The results of the study led us to consider possible causal relationship between visual skills improvement and batting performance, which demonstrates transference of visual skills into performance.

The experimental group (p<0.001) showed significant improvement in batting performance as compared to the placebo and the control group. According to the fundamental principle of specificity, this improvement can be attributed to visual training, as in this study those visual skills that are critical for cricket batting performance were trained.
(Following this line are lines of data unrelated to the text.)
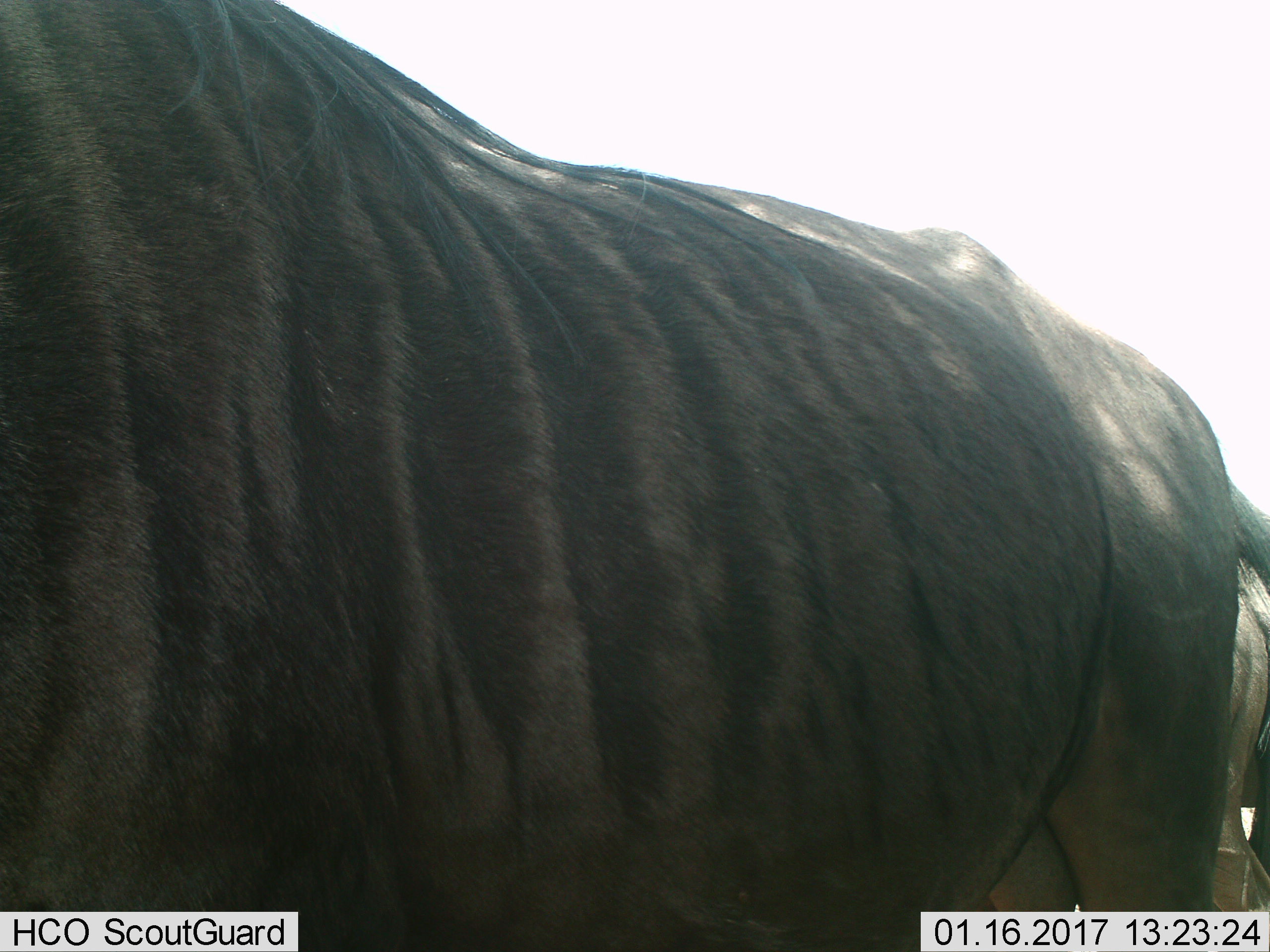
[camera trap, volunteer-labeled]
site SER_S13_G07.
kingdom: Animalia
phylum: Chordata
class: Mammalia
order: Artiodactyla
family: Bovidae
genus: Connochaetes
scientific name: Connochaetes taurinus taurinus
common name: blue wildebeest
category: wildebeestblue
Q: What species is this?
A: Wildebeestblue (blue wildebeest) (Connochaetes taurinus taurinus).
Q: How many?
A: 2.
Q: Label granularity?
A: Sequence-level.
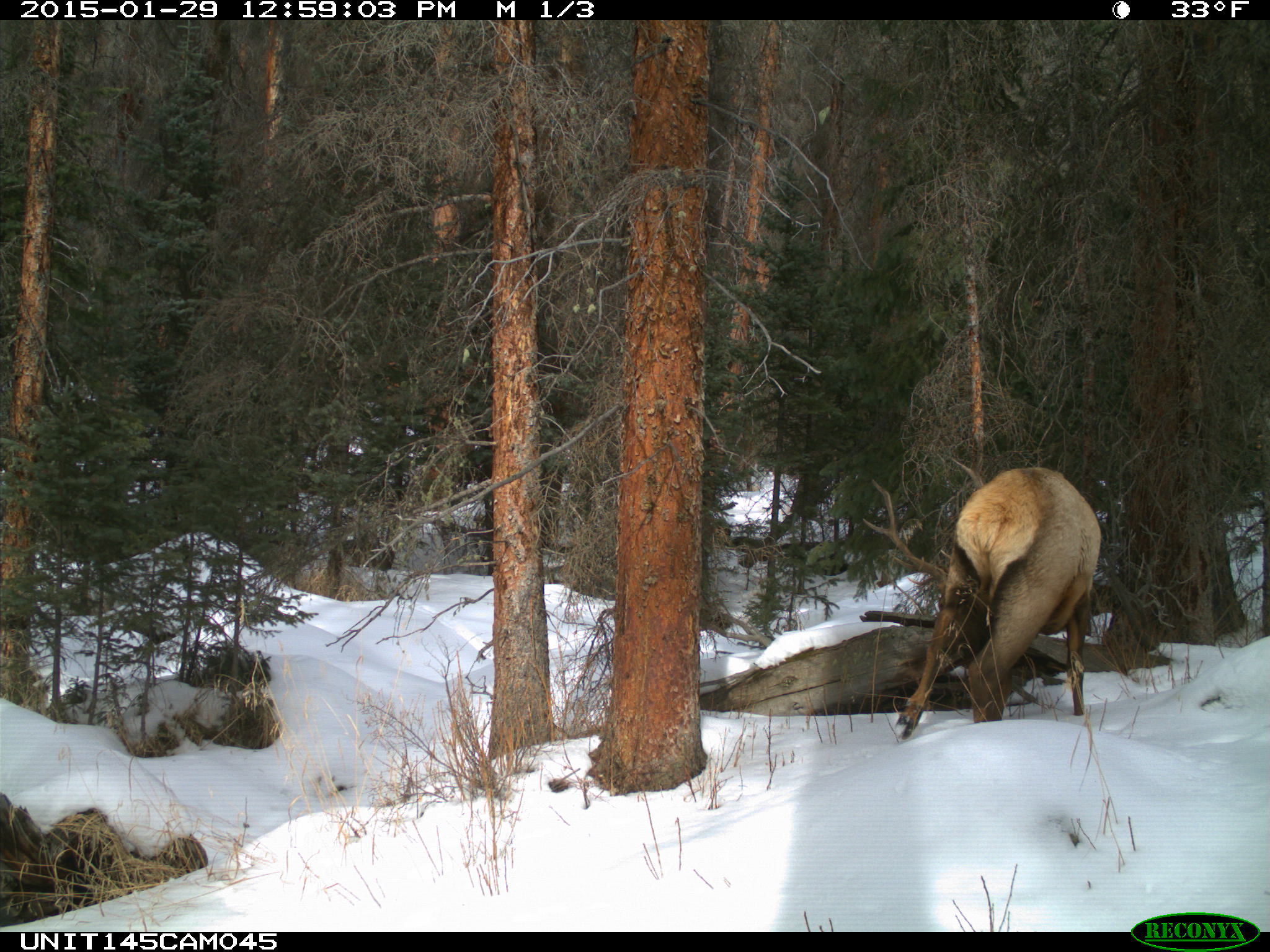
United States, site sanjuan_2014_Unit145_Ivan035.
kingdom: Animalia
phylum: Chordata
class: Mammalia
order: Artiodactyla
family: Cervidae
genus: Cervus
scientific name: Cervus elaphus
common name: red deer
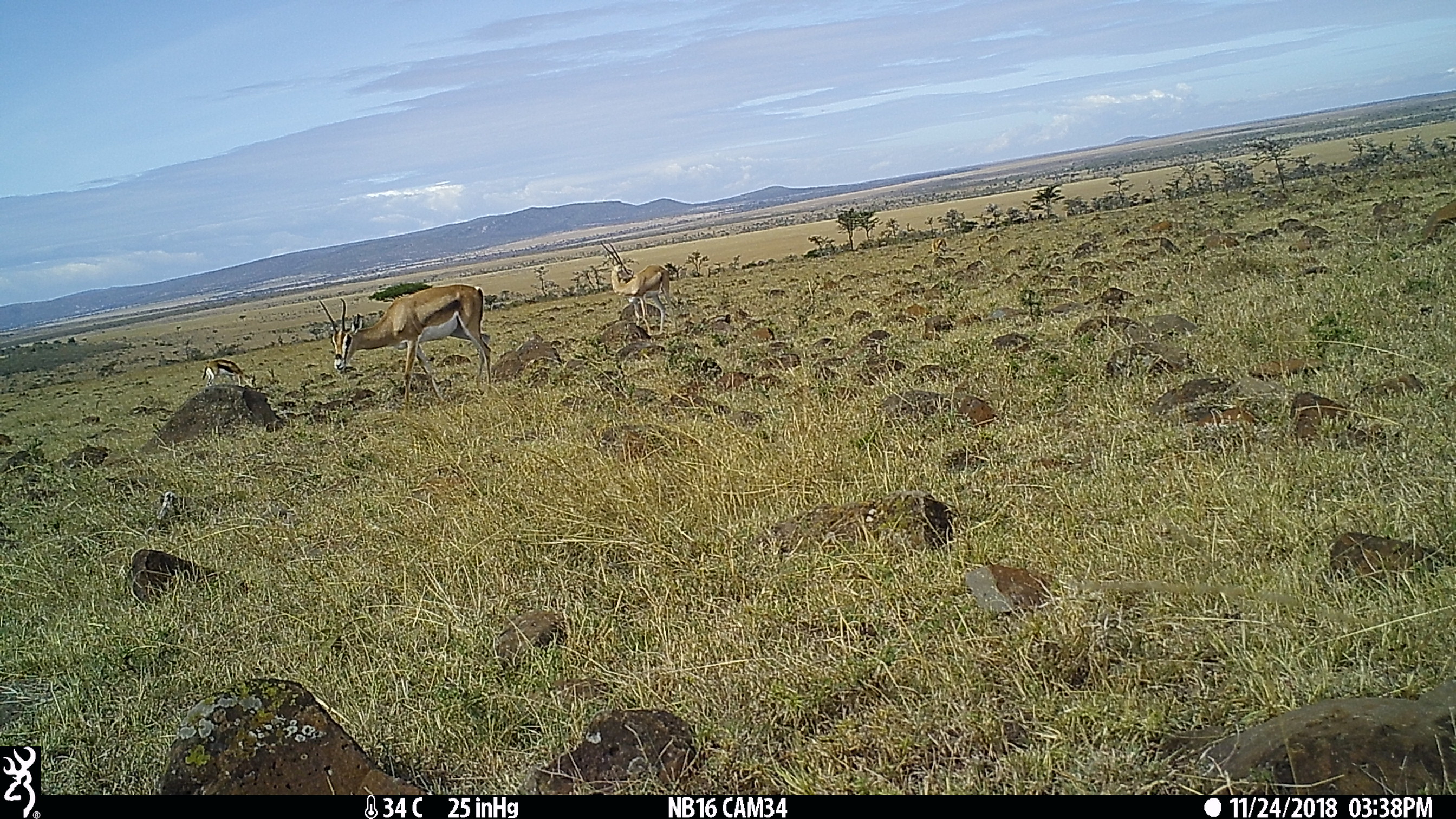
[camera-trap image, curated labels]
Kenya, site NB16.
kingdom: Animalia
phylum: Chordata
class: Mammalia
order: Artiodactyla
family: Bovidae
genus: Nanger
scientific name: Nanger granti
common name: grant's gazelle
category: gazelle grants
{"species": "gazelle grants (grant's gazelle) (Nanger granti)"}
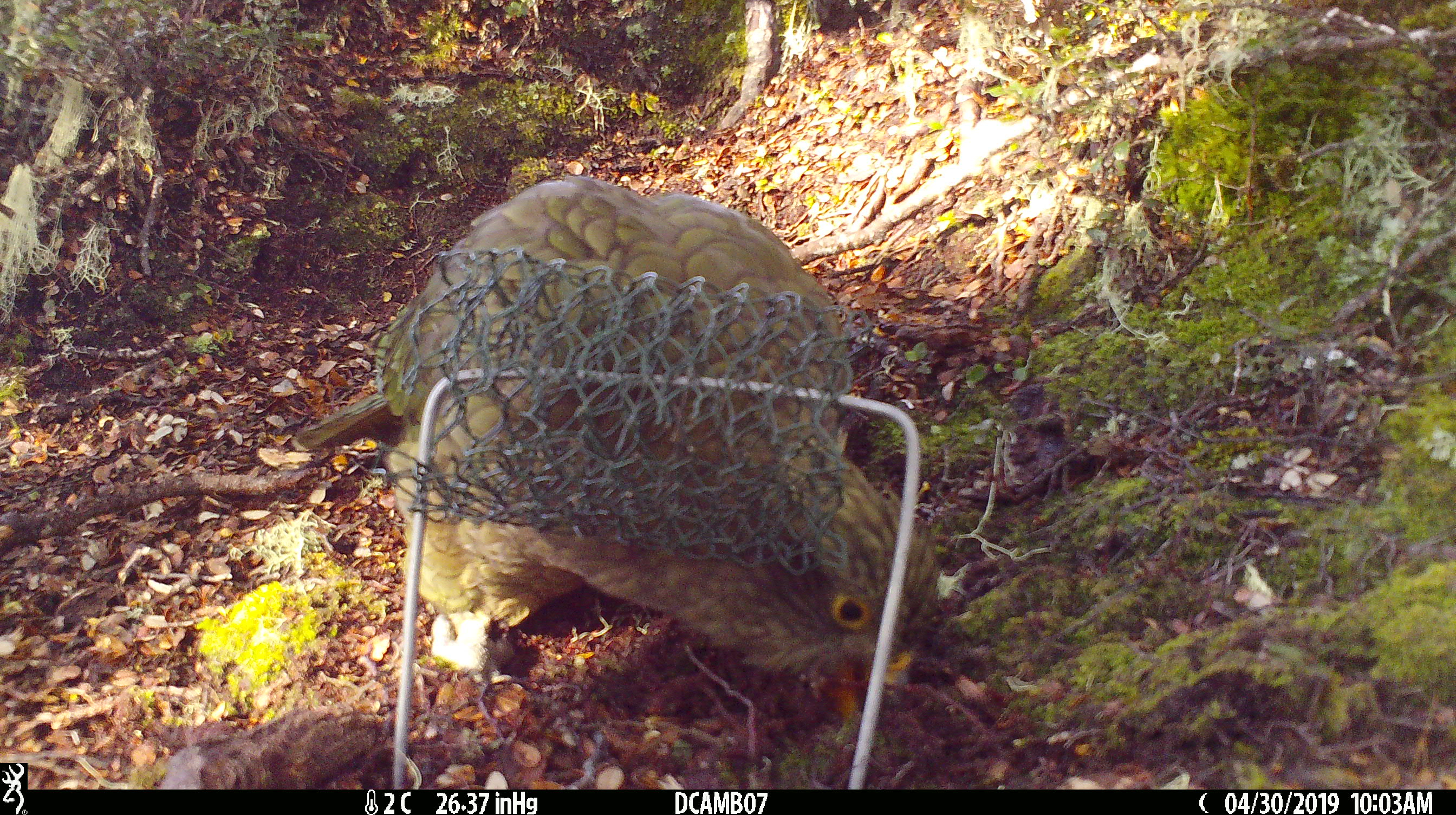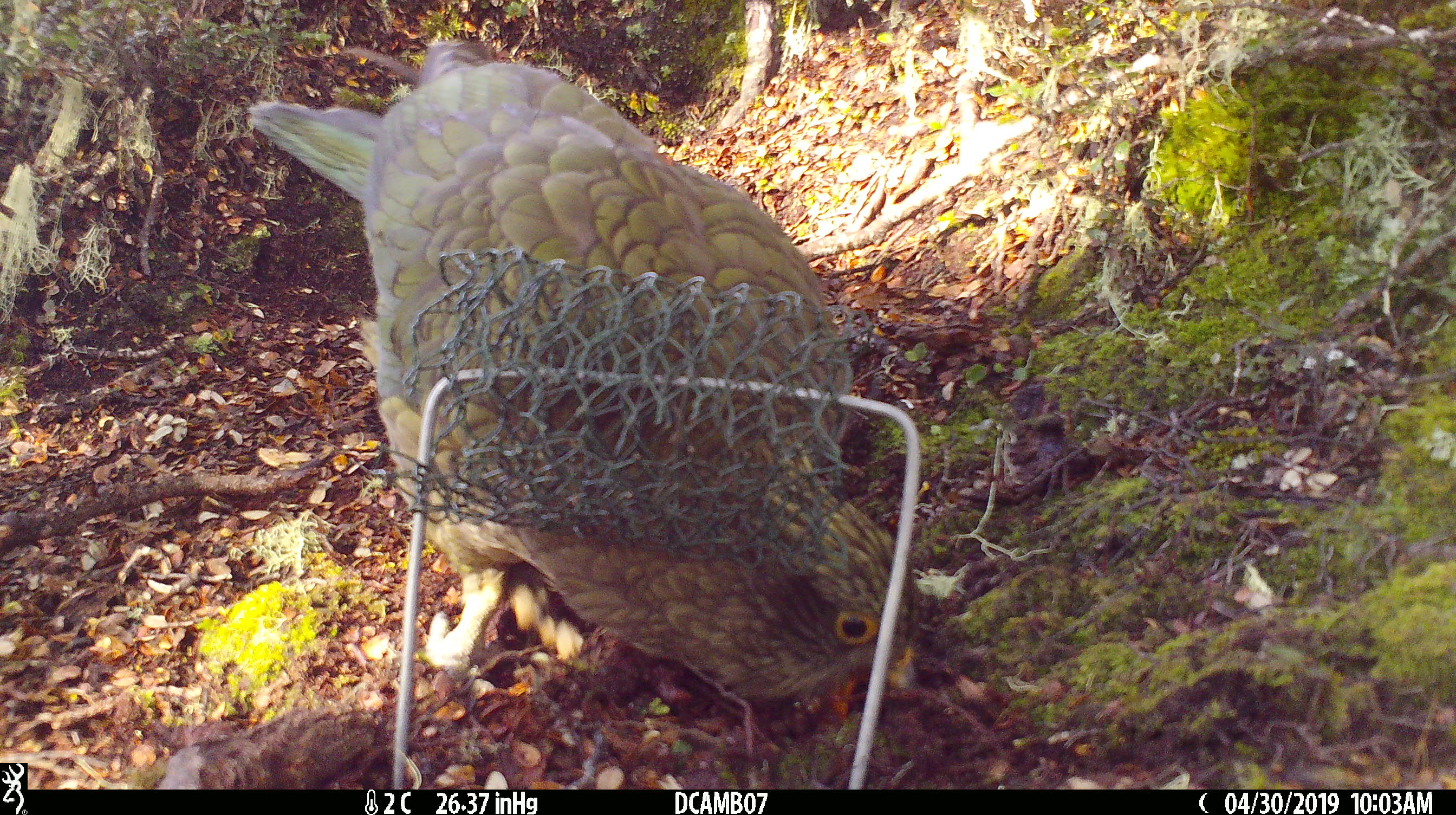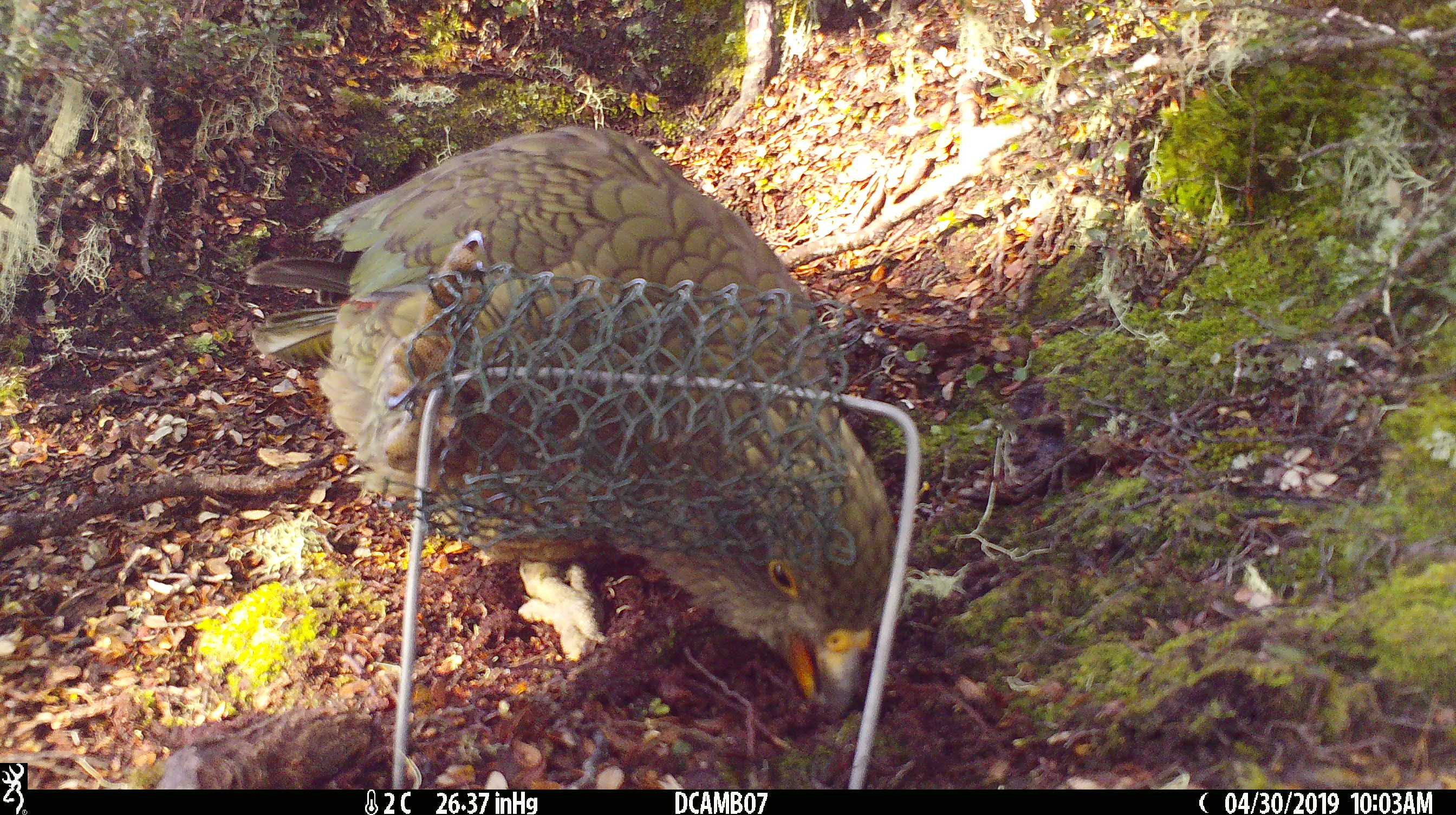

It is important to note that none of the players involved in this study had any previous experience of specific visual training; these visual skills would have been improved by constructive visual training program and would not just develop automatically. Also the present study excluded psychological factors such as motivation, knowledge about sport, or positive feedback. The notable aspect of this study was that the placebo group (p<0.05) and even the control group (p<0.05) showed some improvement in batting performance, but no improvement was seen in visual skills. The explanation to this could be the “practice effect”, because all groups underwent regular cricket practice sessions during the study period. The results of this study are supported by the work of West and Bressan [29], who indicated positive effect on the performance of cricketers to judge the length of ball after a specific visual training program. The main reason for the average performance for the placebo and the control group could be the lack of attention given to developing important visual skills. The short saccadic latencies distinguish a good batsman from poor [18]. Good balance, footwork, anticipation, and eye-hand co-ordination constitute batting expertise. Vision steers and guides body movements. Similarly, vestibulo-ocular movements co-ordinate eyes with head motion and assist in balance. This may explain why the experimental group outperformed the other two groups.
It should hold true that if the visual system is at a higher level, the overall performance of the player will be at a higher level as well.

Conclusion

It can be concluded that the visual skills training program improves the basic visual skills such as reaction time, depth perception, saccadic eye movements and accommodation facility of the cricketers, which demonstrates transference in batting performance

Practical Application

Vision training is a new concept, which is like strength training where specific visual skills can be improved by isolating and training them separately. This is especially rewarding when athletes' performance reaches its threshold and further enhancement could be achieved by vision training.

Acknowledgements

The authors would like to thank the subjects for their participation in the study.